Article by KevW
The music press, right from global brands down to the smallest blogs or free publications, are often guilty of over-hyping bands after a couple of impressive singles, only for the resulting album to not live up to expectations. This can be due to labels rushing groups for material to ride the crest of the wave, because the pressure is so much that the band in question feel the heat and buckle under the weight, or simply because, sometimes, we all get a bit carried away. Glasgow's The Deadline Shakes have been subjected to plenty of excitable reactions, not least from us, since they released the utterly sublime 'Bright Spot In A Bad Year' single two years ago. That track was a wondrous amalgamation of several decades of pop music and truly impressed. It's also a rerecorded (and even better) version of that song that opens up anticipated first LP 'Zealots'. How do you go about completing an album when such a high-water mark it stuck right at the start?
If you're The Deadline Shakes then you just keep on doing what you do best: taking classic rock, pop and indie music, whacking it all into a blender with some addictive melodies, beautiful arrangements. great production and a sprinkling of gold dust. Plus, if you've followed the band for a while then you'll know that they've come up with the goods at every turn so far. The string-filled, '70s-sounding 'Slipping From Your Heart' takes the approach mentioned above and turns out a delight of a song that isn't like any other groups currently doing the rounds. The attention to detail and the structure are amazing and unique. 'Sweeten The Deal' still comes over as rampant experimental guitar-pop that's full of fun, 'Phonecalls In The Bath' is the perfect vehicle for Greg Dingwall's splendid voice and is flooded with emotion and more of those glorious arrangements, and recent single 'Frozen Out' possess magical qualities that occasionally bring to mind 'Pet Sounds'-era Beach Boys.
In a way, The Deadline Shakes shouldn't work as well as they do. The '60s pop of bands like The Byrds and The Beatles, as well as classic indiepop, might be deemed suitable reference points, but ELO and Queen have never been particularly cool, especially the latter, although if you look past the novelty hits they had some great tunes hidden away on their early albums. With ELO recently back in the spotlight thanks to a new album and tour, they seem to have undergone a reappraisal though. The chorus to 'Shelters' could be lifted from one of their better known songs - if it had been covered by Sparks that is. In a way it sums up what this band are all about; normal song structures are thrown out of the window and replaced by music that drifts, shifts, and seems to have just teleported in from a fantasy land where you can go from '70s rock guitar bursts to delicate harmonious pieces in the space of a single track.

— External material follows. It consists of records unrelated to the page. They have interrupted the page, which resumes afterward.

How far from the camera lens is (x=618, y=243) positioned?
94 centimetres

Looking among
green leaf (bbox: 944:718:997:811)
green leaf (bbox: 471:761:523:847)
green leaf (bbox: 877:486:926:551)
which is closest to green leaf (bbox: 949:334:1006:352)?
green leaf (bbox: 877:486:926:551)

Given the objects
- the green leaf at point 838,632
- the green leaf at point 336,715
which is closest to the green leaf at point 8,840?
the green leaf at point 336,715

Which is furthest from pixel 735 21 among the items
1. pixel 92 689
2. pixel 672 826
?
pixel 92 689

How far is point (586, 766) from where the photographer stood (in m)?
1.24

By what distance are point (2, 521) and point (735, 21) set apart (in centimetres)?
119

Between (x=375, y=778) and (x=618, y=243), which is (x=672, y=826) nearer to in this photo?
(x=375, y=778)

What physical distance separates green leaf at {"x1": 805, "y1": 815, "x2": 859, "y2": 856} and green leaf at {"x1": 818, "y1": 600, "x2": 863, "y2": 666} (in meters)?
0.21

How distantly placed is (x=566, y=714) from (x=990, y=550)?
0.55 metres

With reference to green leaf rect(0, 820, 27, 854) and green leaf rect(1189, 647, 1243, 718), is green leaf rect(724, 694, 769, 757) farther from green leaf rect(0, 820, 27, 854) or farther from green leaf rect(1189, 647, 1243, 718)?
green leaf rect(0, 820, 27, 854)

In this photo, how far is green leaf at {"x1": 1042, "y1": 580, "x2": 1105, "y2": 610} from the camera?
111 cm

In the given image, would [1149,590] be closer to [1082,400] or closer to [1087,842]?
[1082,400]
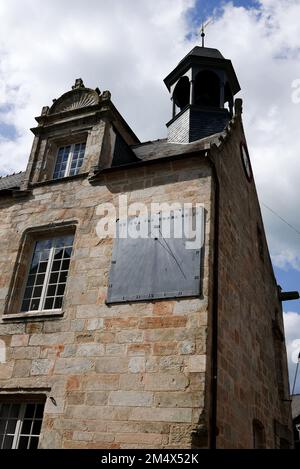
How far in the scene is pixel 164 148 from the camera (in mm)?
10055

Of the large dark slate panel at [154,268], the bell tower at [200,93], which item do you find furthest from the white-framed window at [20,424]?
the bell tower at [200,93]

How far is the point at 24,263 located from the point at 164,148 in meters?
4.42

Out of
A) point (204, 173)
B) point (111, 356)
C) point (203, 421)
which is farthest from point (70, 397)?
point (204, 173)

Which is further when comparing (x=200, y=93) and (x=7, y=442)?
(x=200, y=93)

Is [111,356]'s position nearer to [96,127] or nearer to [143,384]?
[143,384]

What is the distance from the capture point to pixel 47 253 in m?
7.74

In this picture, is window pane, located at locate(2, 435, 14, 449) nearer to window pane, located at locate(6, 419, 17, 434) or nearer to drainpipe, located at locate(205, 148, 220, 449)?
window pane, located at locate(6, 419, 17, 434)

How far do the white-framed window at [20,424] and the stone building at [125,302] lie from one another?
0.05 feet

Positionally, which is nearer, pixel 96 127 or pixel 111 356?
pixel 111 356

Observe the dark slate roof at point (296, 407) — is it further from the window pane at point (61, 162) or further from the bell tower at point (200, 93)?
the window pane at point (61, 162)

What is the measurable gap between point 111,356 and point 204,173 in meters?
3.35

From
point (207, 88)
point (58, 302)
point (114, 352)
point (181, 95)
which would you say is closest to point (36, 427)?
point (114, 352)

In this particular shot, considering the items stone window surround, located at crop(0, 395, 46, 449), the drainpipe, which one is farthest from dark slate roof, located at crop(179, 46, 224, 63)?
stone window surround, located at crop(0, 395, 46, 449)

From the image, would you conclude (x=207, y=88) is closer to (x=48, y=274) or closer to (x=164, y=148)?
(x=164, y=148)
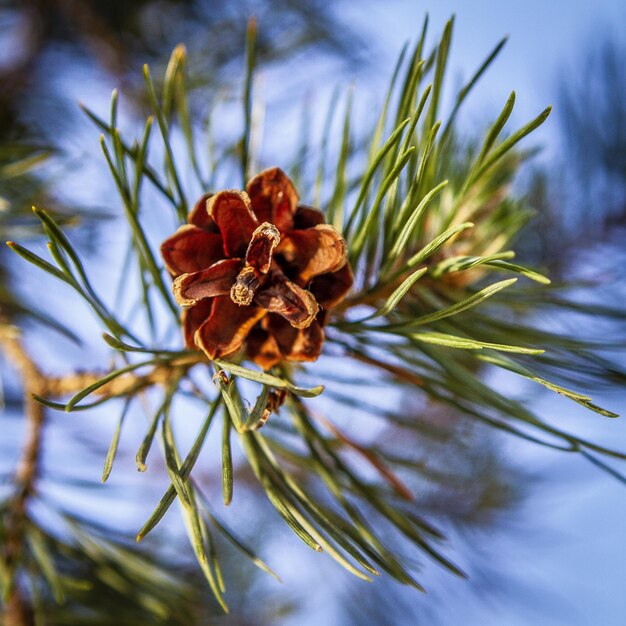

Adding crestfallen but gorgeous female vocals to the brief lament 'When Will I Ever Learn?' only makes the song more affecting, and the similarly short and tender 'You're Coming With Me' creates a similar atmosphere with some stirring strings. 'You Bring The Class' is the same kind of era-spanning, intricate alternative pop music that Guillimots have been attempting to make for the past decade or so, and its not the only time that 'Zealots' recalls that band, but where Guillimots have always been hit and miss, The Deadline Shakes dish up hit after hit. With 'A Little While Waiting' they almost toy with convention, but by halfway through it's gone off on a tangent without you even noticing. As disjointed as these songs may seem on paper, the transitions are always effortless. The secret to The Deadline Shakes' success is captured by the title of the song another former single 'Don't Be Too Cool', where we're left to wonder how anyone can take a combination of Guillimots, ABBA, Belle & Sebastian and Queen and not have the resulting track sound like a dog's dinner.
'Zealots', simply put, is an album that doesn't fit any trends, either old or new. It inhabits its own space where the only rule is that there are no rules and shows that the most unlikely of combinations can fit with stunning results in the right hands. This is brimming with more ideas than most bands will produce in a lifetime, and they're fully realised here. It may be wrong to get too excited about a band after only a couple of songs have been released, but The Deadline Shakes have proven that's not always the case. In fact, they've gone beyond that hype and surpassed expectations. 'Zealots' should be heralded as a classic debut album, and that's not an exaggeration. "Who can tell if you're gonna build it to last?" is a question posed on typically grandiose and eclectic finale, a new version of early recording 'Boy'. Well, predicting the future, especially in music, is a tricky business, but these thirteen songs have given us every right to consider The Deadline Shakes one of the best new bands in the country.